— YOUR TASK —
Lines from the one containing "When comparing" through the end of the data are to be returned exactly, and no others.
>> BEGIN PROVIDED MATERIAL
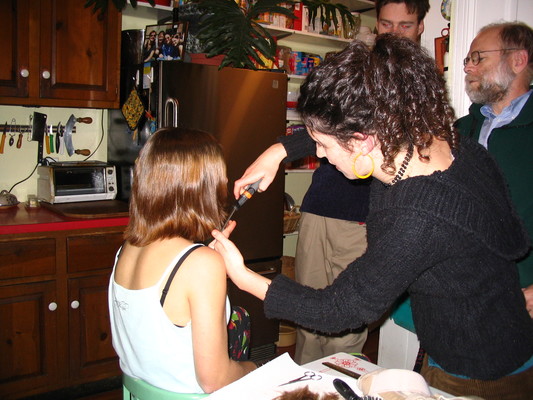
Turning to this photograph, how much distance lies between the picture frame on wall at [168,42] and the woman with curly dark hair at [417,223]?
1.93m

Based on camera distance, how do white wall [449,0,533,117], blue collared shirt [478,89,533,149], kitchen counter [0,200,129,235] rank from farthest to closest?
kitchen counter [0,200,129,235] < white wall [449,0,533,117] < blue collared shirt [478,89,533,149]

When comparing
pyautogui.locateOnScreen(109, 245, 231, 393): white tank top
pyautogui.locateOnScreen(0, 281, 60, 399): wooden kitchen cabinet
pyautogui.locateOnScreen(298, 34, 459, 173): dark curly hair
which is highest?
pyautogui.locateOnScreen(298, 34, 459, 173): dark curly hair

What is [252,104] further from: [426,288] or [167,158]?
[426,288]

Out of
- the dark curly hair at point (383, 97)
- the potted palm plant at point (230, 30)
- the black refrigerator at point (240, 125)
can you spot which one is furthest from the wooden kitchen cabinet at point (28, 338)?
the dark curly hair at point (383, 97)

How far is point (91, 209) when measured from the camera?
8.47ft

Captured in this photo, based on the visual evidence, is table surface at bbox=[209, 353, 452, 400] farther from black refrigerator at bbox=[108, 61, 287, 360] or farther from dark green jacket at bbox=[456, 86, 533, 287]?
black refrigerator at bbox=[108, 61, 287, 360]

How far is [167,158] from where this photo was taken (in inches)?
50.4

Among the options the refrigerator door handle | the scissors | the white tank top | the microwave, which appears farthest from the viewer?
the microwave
>> END PROVIDED MATERIAL
— CORRECT RESPONSE —
When comparing
pyautogui.locateOnScreen(109, 245, 231, 393): white tank top
pyautogui.locateOnScreen(0, 281, 60, 399): wooden kitchen cabinet
pyautogui.locateOnScreen(298, 34, 459, 173): dark curly hair
which is highest?
pyautogui.locateOnScreen(298, 34, 459, 173): dark curly hair

What is [252,104] further from: [426,288] or [167,158]?
[426,288]

Out of
- the dark curly hair at point (383, 97)
- the potted palm plant at point (230, 30)
- the black refrigerator at point (240, 125)
can you spot which one is furthest from the wooden kitchen cabinet at point (28, 338)?
the dark curly hair at point (383, 97)

How far is point (91, 209) when measured from the camera?
8.47ft

Captured in this photo, based on the visual evidence, is table surface at bbox=[209, 353, 452, 400] farther from black refrigerator at bbox=[108, 61, 287, 360] or farther from dark green jacket at bbox=[456, 86, 533, 287]?
black refrigerator at bbox=[108, 61, 287, 360]

How far is [167,158] from where this photo was taken (in inches)?
50.4

Among the options the refrigerator door handle | the scissors | the white tank top | the microwave, which appears farthest from the viewer?
the microwave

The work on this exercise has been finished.